Both of these can be fooled by pushing large holes onto the stack and not writing to them... or (much more unlikely) writing the magic patterns into memory.

This code is provided as a tool for RTEMS users to catch the most common mistake in multitasking systems ... too little stack space. Suggestions and comments are appreciated.

Optional Compile-time Selections

If someone ever gets VERY VERY desperate, Joel recently added some conditionals which can turn on walking the heap and checking the stack EVERY time you enter an RTEMS dispatching disabled critical section. You have to recompile but since this is such a heavy handed thing to have on, that seemed a fair trade off.
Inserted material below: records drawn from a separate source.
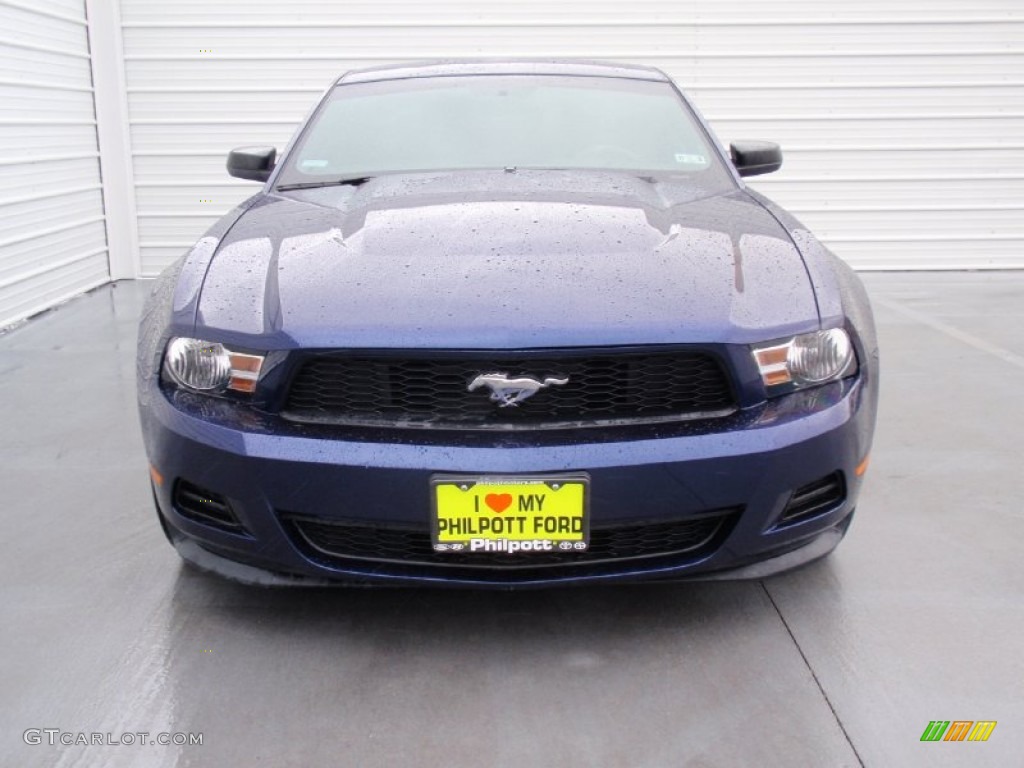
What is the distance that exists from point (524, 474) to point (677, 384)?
418 millimetres

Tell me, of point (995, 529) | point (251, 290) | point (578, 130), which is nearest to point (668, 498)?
point (251, 290)

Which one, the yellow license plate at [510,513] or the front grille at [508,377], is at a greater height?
the front grille at [508,377]

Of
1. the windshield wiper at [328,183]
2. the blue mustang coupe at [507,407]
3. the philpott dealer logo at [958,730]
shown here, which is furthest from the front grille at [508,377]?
the windshield wiper at [328,183]

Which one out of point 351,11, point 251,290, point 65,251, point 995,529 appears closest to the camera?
point 251,290

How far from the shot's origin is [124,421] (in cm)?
425

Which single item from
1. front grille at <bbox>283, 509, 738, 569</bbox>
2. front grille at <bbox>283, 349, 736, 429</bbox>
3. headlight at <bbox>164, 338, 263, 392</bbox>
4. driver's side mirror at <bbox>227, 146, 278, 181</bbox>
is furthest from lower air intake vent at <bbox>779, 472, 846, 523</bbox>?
driver's side mirror at <bbox>227, 146, 278, 181</bbox>

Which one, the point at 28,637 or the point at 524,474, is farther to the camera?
the point at 28,637

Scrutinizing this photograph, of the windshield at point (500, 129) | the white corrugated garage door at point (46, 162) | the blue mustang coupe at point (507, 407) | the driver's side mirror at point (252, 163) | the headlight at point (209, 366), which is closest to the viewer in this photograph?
the blue mustang coupe at point (507, 407)

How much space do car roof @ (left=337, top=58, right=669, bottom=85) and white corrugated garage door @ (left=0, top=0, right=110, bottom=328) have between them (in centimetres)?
302

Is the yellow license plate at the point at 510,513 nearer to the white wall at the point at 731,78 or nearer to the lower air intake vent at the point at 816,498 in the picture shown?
the lower air intake vent at the point at 816,498

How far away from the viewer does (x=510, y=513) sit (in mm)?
2223

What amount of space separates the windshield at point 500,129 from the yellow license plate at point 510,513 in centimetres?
152

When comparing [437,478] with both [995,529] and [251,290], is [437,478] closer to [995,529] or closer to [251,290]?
[251,290]

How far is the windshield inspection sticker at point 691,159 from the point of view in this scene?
356 cm
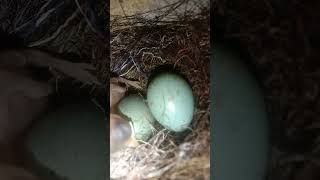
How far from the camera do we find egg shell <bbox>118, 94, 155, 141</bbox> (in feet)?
6.98

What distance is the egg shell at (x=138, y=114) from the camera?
2.13 metres

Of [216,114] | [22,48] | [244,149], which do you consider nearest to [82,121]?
[22,48]

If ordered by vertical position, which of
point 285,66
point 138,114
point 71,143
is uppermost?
point 285,66

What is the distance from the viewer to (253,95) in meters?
2.19

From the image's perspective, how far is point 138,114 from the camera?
2.13 meters

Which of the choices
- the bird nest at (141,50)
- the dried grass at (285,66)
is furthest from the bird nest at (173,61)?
the dried grass at (285,66)

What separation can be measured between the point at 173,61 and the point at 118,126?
0.36 m

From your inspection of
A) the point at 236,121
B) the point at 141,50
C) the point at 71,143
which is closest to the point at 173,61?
the point at 141,50

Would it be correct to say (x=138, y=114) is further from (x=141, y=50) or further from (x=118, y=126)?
(x=141, y=50)

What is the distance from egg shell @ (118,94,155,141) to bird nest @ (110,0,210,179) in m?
0.05

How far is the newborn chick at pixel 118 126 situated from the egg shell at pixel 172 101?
12 centimetres

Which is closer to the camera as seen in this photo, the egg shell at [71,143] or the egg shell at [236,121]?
the egg shell at [71,143]

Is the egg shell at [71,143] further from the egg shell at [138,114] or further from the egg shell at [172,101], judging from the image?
the egg shell at [172,101]

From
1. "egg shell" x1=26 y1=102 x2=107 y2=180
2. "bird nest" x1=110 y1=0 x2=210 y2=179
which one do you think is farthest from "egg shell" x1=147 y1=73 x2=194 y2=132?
"egg shell" x1=26 y1=102 x2=107 y2=180
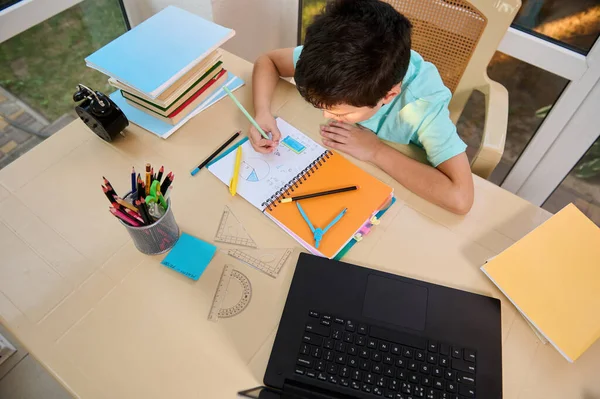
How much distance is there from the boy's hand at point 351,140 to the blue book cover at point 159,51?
0.34 metres

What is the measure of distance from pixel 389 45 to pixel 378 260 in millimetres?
410

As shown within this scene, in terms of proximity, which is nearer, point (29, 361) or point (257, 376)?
point (257, 376)

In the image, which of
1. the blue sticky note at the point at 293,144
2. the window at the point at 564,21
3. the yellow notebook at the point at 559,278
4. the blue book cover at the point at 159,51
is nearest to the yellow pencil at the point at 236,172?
the blue sticky note at the point at 293,144

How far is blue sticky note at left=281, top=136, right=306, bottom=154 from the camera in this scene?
3.14 feet

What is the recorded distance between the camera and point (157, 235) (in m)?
0.75

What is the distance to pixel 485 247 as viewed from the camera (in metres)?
0.82

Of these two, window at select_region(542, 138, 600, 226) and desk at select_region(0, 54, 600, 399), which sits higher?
desk at select_region(0, 54, 600, 399)

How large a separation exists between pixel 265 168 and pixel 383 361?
466 mm

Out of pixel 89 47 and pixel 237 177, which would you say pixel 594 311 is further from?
pixel 89 47

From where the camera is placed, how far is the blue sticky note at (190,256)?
2.53ft

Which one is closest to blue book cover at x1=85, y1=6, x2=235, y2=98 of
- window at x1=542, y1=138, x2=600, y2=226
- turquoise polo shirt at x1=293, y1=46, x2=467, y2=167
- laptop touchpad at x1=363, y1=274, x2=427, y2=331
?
turquoise polo shirt at x1=293, y1=46, x2=467, y2=167

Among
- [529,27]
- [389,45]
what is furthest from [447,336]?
[529,27]

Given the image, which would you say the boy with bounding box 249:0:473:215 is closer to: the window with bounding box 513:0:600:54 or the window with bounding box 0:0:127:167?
the window with bounding box 513:0:600:54

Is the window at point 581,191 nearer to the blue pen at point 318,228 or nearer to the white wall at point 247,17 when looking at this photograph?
the blue pen at point 318,228
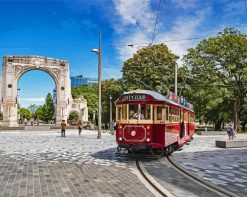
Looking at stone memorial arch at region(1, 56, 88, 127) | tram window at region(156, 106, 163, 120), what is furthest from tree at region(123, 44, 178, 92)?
tram window at region(156, 106, 163, 120)

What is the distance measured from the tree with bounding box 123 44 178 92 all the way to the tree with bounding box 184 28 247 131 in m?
4.37

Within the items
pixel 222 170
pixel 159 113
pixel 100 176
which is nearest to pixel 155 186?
pixel 100 176

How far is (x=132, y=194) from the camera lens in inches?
337

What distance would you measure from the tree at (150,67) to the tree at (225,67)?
437 centimetres

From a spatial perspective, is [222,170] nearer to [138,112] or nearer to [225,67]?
[138,112]

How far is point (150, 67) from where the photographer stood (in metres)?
48.3

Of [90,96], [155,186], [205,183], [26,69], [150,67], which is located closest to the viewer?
[155,186]

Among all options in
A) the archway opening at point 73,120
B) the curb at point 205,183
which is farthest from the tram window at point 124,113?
the archway opening at point 73,120

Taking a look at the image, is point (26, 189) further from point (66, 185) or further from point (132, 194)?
point (132, 194)

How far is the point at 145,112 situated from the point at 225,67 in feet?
103

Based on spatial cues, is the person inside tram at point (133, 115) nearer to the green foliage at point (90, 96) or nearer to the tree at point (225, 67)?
the tree at point (225, 67)

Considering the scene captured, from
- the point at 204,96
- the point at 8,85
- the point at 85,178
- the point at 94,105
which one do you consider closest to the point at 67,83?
the point at 8,85

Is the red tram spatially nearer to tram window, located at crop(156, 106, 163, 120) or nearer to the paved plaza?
tram window, located at crop(156, 106, 163, 120)

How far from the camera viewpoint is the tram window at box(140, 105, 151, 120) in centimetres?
1486
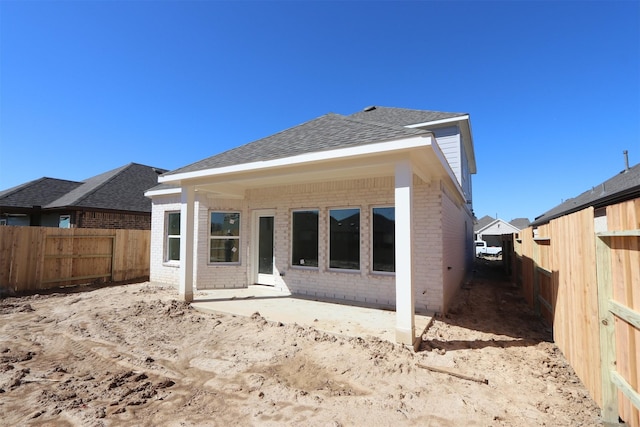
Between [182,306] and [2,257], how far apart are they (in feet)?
22.2

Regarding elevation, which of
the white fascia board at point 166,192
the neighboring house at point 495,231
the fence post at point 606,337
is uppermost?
the white fascia board at point 166,192

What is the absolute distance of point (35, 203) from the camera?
15.3m

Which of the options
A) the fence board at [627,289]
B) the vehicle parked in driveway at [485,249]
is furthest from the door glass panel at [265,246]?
the vehicle parked in driveway at [485,249]

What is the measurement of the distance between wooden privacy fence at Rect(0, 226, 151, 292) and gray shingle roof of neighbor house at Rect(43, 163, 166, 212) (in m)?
4.39

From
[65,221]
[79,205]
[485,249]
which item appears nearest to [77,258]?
[79,205]

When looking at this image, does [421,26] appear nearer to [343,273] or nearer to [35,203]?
[343,273]

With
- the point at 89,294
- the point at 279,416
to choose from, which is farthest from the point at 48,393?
the point at 89,294

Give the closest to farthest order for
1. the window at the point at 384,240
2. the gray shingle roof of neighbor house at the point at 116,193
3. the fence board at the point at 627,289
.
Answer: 1. the fence board at the point at 627,289
2. the window at the point at 384,240
3. the gray shingle roof of neighbor house at the point at 116,193

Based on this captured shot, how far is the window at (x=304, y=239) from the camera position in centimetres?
802

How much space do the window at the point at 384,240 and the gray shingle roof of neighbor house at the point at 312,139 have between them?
2146 millimetres

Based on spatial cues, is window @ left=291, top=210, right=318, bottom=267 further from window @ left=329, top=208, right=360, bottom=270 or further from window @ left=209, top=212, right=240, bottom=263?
window @ left=209, top=212, right=240, bottom=263

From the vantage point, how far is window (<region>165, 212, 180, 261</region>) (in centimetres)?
1020

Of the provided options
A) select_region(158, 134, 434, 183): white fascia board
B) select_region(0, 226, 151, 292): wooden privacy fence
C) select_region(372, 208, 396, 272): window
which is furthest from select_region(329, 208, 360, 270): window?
select_region(0, 226, 151, 292): wooden privacy fence

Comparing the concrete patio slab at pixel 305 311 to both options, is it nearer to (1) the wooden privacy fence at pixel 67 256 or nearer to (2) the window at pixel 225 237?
A: (2) the window at pixel 225 237
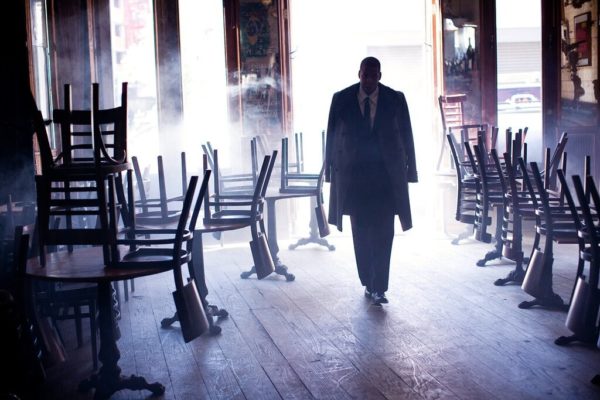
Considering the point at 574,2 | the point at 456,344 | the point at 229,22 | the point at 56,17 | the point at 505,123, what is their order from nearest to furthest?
the point at 456,344 < the point at 56,17 < the point at 574,2 < the point at 229,22 < the point at 505,123

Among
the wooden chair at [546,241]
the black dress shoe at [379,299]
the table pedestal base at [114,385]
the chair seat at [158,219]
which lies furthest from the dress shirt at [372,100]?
the table pedestal base at [114,385]

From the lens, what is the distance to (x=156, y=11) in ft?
27.4

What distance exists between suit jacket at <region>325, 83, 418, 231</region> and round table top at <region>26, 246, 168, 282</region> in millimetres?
2082

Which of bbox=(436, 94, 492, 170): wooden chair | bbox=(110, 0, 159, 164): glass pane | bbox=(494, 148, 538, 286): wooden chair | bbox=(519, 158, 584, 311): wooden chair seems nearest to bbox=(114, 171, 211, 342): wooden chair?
bbox=(519, 158, 584, 311): wooden chair

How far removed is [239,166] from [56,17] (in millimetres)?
2885

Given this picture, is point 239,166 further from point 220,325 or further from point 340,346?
point 340,346

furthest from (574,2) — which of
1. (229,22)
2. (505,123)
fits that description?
(505,123)

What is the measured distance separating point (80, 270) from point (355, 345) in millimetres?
1801

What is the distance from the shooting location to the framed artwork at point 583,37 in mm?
7820

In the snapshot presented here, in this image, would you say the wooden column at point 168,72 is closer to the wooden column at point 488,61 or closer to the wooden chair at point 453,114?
the wooden chair at point 453,114

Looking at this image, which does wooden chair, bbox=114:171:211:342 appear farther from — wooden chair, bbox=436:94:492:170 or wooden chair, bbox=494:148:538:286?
wooden chair, bbox=436:94:492:170

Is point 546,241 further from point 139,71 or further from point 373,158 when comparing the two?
point 139,71

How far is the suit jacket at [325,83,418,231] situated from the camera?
514 cm

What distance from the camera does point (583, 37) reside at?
25.9 feet
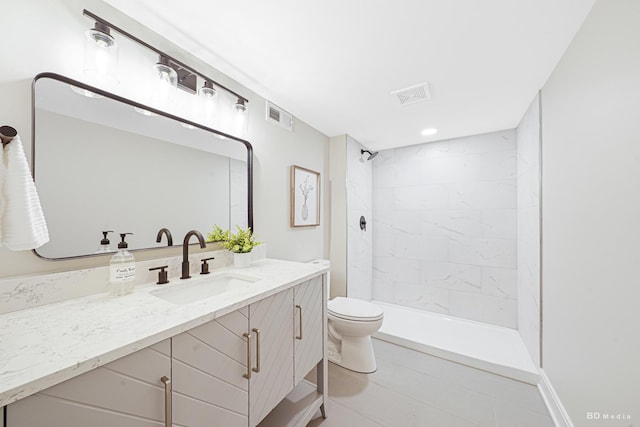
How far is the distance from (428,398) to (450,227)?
5.98ft

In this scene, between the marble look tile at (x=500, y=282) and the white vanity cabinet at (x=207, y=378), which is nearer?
the white vanity cabinet at (x=207, y=378)

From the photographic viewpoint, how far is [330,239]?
276cm

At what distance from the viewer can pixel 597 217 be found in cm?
106

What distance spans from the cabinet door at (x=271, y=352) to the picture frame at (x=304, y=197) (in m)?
1.08

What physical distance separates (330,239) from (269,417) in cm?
170

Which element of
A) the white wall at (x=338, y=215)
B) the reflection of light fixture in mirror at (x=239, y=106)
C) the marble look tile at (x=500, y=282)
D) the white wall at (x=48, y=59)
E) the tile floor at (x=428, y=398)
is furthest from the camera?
the white wall at (x=338, y=215)

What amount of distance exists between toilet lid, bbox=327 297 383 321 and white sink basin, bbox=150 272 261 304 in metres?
0.94

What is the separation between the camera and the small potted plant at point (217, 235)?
4.90ft

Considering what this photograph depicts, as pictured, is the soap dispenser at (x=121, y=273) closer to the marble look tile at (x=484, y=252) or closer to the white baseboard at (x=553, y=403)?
the white baseboard at (x=553, y=403)

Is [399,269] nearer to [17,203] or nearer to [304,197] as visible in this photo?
[304,197]

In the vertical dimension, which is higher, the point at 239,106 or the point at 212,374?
the point at 239,106

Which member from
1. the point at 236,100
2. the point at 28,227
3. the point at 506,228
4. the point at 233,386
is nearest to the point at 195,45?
the point at 236,100

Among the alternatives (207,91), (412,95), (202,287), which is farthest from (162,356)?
(412,95)

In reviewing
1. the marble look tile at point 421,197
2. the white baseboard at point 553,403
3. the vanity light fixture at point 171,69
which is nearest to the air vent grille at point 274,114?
the vanity light fixture at point 171,69
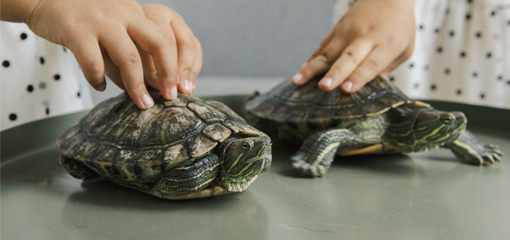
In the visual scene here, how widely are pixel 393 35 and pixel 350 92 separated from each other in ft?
1.20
The "heavy stack check" feature is enabled by defining RTEMS_HEAVY_STACK_DEBUG, and the "heavy malloc check" by defining RTEMS_HEAVY_MALLOC_DEBUG; in both cases, do this before you build and install RTEMS.

NOTES

#Stack usage information is questionable on CPUs which push large holes on stack. #Prior to 4.7.99.2, the stack checker used printf() instead of printk(). This often resulted in a fault when trying to print the helpful diagnostic message. If using the older printf() stack checker and it comes out, congratulations. If not, then the variable Stack_check_Blown_task contains a pointer to the TCB of the offending task. This is usually enough to go on. Now that it is using printk(), it should be able to get messages out.

= FUTURE ===

#Determine how/if gcc will generate stack probe calls and support that.